-- DATASET CONTENT follows --
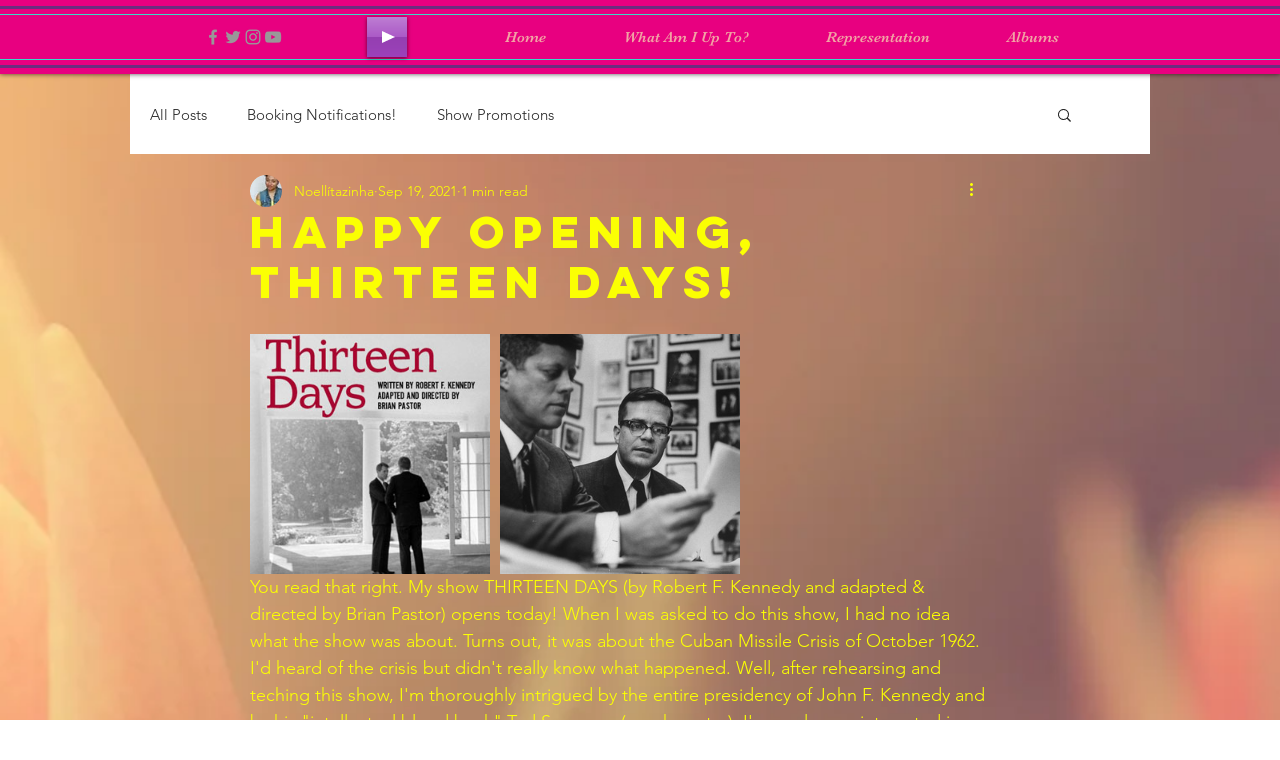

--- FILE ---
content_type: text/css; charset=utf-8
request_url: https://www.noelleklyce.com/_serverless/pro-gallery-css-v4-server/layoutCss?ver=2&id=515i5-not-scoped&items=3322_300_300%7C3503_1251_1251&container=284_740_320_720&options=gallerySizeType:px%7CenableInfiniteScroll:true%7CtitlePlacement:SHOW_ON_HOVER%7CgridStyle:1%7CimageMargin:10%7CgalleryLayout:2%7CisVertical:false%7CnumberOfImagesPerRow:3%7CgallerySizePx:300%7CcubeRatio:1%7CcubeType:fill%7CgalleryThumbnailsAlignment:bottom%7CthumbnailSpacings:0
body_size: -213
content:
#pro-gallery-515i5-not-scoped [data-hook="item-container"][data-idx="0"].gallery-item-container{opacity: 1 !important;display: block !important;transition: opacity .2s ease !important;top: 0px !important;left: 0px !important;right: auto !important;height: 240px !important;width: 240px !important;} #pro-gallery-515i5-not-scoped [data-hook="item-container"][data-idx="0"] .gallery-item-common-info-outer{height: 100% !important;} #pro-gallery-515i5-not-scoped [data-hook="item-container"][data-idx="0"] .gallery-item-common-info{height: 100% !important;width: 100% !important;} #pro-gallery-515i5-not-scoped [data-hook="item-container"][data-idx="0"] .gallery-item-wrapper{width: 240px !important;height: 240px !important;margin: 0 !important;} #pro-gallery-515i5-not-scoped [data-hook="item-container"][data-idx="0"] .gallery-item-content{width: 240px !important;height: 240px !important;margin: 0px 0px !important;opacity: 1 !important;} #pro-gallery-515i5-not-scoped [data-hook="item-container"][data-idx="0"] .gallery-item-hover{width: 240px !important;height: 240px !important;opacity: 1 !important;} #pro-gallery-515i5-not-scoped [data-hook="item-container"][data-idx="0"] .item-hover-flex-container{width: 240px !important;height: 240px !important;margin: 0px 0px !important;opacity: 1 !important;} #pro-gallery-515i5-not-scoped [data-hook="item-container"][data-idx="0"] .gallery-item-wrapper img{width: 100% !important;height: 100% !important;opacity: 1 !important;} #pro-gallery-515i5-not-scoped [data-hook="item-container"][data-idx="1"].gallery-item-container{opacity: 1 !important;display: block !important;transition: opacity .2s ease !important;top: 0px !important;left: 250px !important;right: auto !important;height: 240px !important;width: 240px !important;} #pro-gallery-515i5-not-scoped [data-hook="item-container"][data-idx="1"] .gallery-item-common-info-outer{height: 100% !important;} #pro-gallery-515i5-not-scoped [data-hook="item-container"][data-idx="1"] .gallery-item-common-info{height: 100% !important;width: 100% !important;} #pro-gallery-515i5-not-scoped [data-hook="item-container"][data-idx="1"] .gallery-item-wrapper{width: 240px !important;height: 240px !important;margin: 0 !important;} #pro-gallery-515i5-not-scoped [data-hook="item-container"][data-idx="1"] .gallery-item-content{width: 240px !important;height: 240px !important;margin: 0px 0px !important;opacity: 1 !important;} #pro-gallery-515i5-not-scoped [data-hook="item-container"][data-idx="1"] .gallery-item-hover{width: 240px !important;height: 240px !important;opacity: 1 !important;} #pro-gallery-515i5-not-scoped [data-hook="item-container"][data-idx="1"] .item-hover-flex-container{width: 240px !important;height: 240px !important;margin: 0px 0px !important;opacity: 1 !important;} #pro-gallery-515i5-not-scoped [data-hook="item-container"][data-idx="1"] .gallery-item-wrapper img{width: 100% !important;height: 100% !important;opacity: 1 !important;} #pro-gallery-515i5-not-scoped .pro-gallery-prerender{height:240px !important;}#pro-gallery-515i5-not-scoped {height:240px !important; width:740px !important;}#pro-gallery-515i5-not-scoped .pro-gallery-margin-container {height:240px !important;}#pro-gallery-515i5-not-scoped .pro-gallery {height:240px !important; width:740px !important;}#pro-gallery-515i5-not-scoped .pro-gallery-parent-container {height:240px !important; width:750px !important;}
-- DATASET CONTENT concluded --
-- DATASET CONTENT follows --
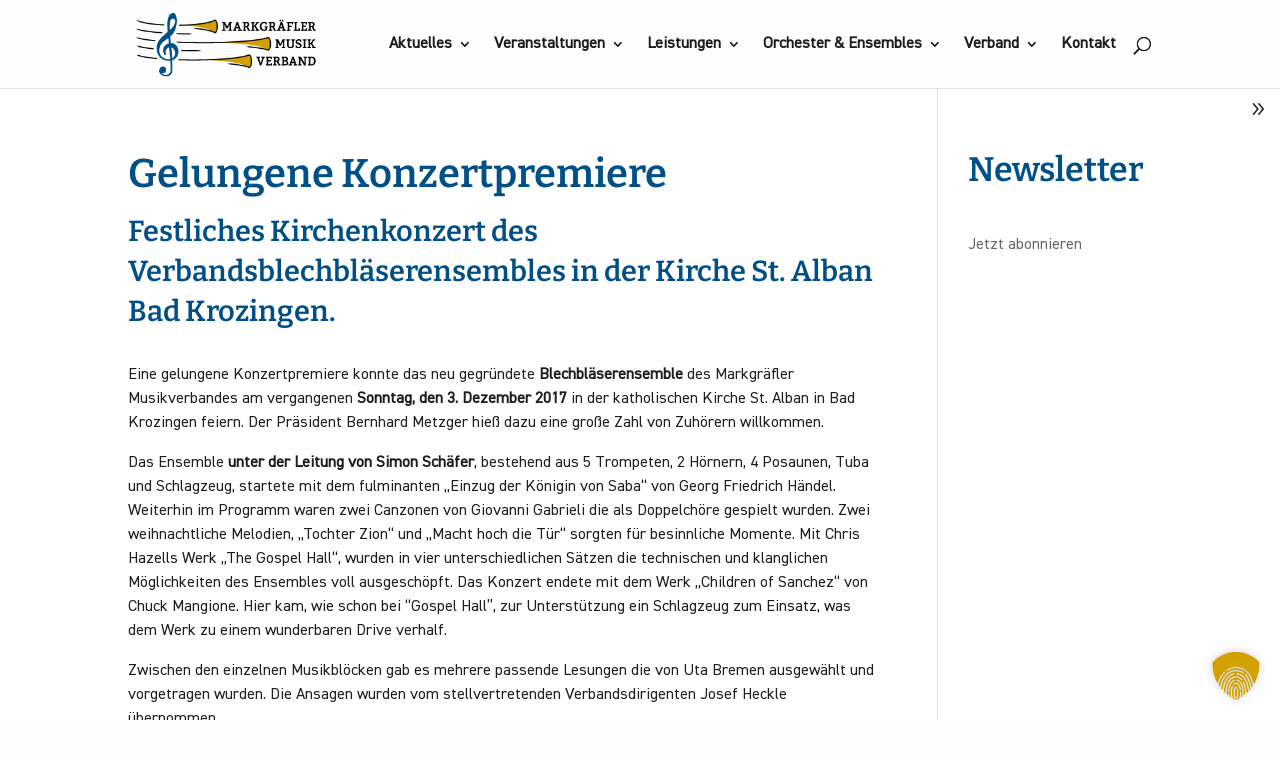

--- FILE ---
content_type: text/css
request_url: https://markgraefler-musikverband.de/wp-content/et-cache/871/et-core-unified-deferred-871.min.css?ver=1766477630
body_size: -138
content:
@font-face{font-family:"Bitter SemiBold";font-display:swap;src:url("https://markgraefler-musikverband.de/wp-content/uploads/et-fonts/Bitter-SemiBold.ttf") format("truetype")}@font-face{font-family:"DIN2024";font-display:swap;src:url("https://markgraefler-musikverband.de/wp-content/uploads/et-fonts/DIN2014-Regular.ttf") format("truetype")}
-- DATASET CONTENT concluded --
-- DATASET CONTENT follows --
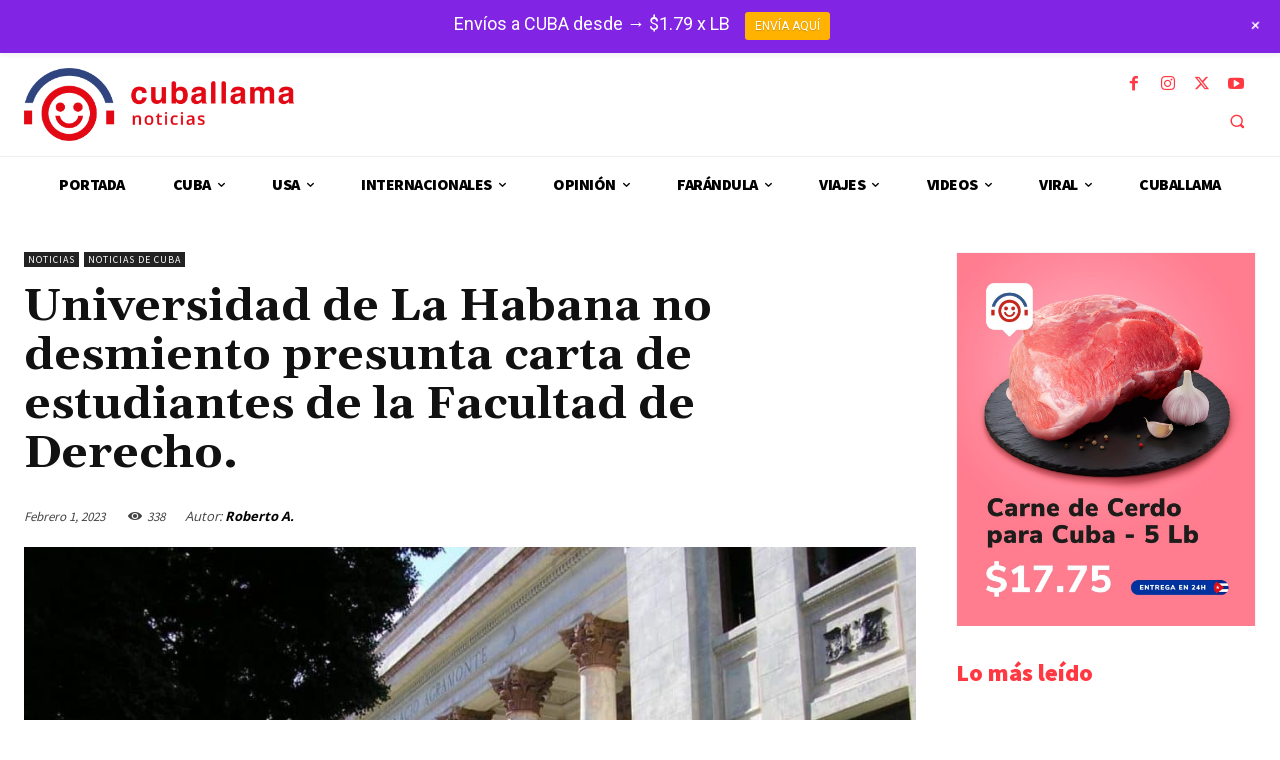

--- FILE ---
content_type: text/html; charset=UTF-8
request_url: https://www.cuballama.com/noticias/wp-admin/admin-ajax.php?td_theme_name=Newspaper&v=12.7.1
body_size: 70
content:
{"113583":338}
-- DATASET CONTENT concluded --
#### [EXERCISE DIRECTIONS]
Return every line from the records above that holds the word "markgraefler".

#### [RESPONSE TO THIS TASK]
request_url: https://markgraefler-musikverband.de/wp-content/et-cache/871/et-core-unified-deferred-871.min.css?ver=1766477630
@font-face{font-family:"Bitter SemiBold";font-display:swap;src:url("https://markgraefler-musikverband.de/wp-content/uploads/et-fonts/Bitter-SemiBold.ttf") format("truetype")}@font-face{font-family:"DIN2024";font-display:swap;src:url("https://markgraefler-musikverband.de/wp-content/uploads/et-fonts/DIN2014-Regular.ttf") format("truetype")}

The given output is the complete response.